El libro no presentaba rasgos de familiarizarse con el condenado de manera romántica, aunque viendo la película parece lo contrario. Ella buscaba exponer los hechos, la angustia, el dolor y el sufrimiento de todos los que tienen que ver en el entramado maquiavélico de la pena de muerte. En su historia aparecían los criminales, las víctimas, los familiares de las víctimas, los guardias de las cárceles y los ejecutores, pero también la sociedad entera. Su conclusión era clara: la pena de muerte era una injusticia tremenda.

En la película se mostraban dos tendencias claramente diferenciadas: por un lado todas aquellas personas que están a favor de que se cumpla la pena de muerte; y por el otro lado, todas aquellas personas que piensan que no se debe ejecutar a nadie. Trata Robbins de aproximarse a la angustia y al sufrimiento de los familiares que creen que con la ejecución del asesino pueden recobrar la normalidad de sus vidas, aunque eso no suceda nunca. También da la visión en favor de la pena de muerte de todos los trabajadores de la cárcel, totalmente  a favor de esta clase de práctica. Cada uno con sus razones pero con sus ideas. La otra tendencia, la de la defensa del reo y de la oposición a ejecutarle tan sólo se muestra en la imagen de la hermana y en el abogado defensor.

“Cuanto más estudiamos la cuestión,

tanto más estamos obligados a afirmar que la sociedad, en sí,

es responsable de las acciones antisociales cometidas en medio de ella;

y que ningún castigo, ninguna cárcel y ningún verdugo puede disminuir el número de tales hechos;

solamente puede hacerlo una reorganización de la sociedad misma”

(Piotr Kropotkin)

***

Película que estuvo nominada a 4 Oscar pero que sólo ganó uno: a la de Mejor Actriz (Susan Sarandon). Quizá la película se puede hacer larga y un poco lenta, pero no deja de impresionar. Es emocionante y muy real. Los actores aportan lo suyo y el director hizo un estupendo trabajo. Se transmite la angustia por todos los lados, al igual que el odio acumulado. Pero se siente sobre todo el instinto de venganza que prevalece en la mente humana. Todo parece ser una cuestión de ojo por ojo. Sarandon se salió en la interpretación de la hermana Helen, dándole aroma a empatía terrible y a un alegato por la vida más allá de los crímenes del pasado. El espectador, sin querer, se somete a juicio, y debe tomar partido, no es cuestión de ver y de disfrutar, se trata de entrar en la historia y tomar elección. Decidir sobre qué lado se está y sobre qué lado se siente.

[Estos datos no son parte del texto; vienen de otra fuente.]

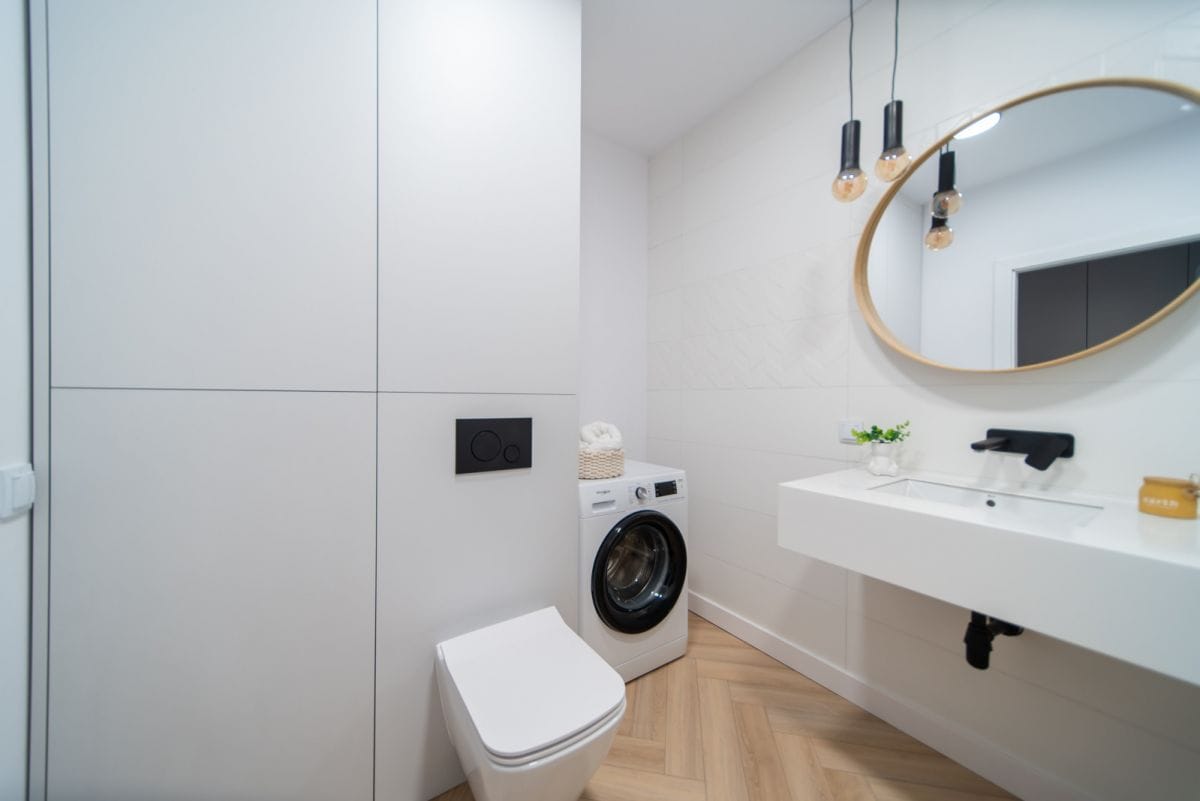 Mieszkanie 3 pokojowe na Wynajem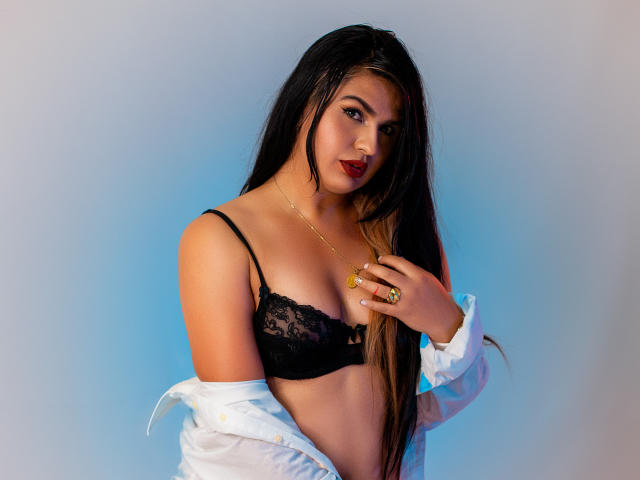 EmaRuiz - Live sexe cam - 10820683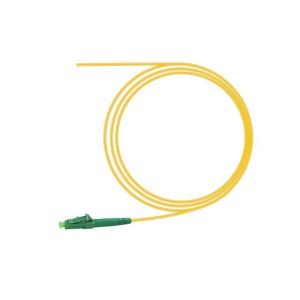 LC APC Fiber Pigtail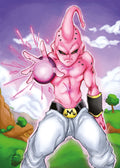 Dragon Ball 004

Todos sufren. Nadie se salva del rencor, de la angustia y de la tristeza. Una historia dura que nos hace reflexionar sin duda sobre un hecho que anida todavía en muchos países del mundo. La ira humana que ataca la tolerancia, la ternura y el perdón. Porque también trata del perdón. Y no saber perdonar consigue que la angustia perdure con el paso de los años. Arrepentirse también forma parte del juego. Por lo menos el que se arrepiente salva el alma, aunque luego pueda ser ejecutado. Parece que la conclusión es conseguir la paz espiritual, sobre todo consigo mismo, se esté del lado que sea. Una película inteligente, sensible y abierta a opinión. Que se deja ver, escuchar y pensar.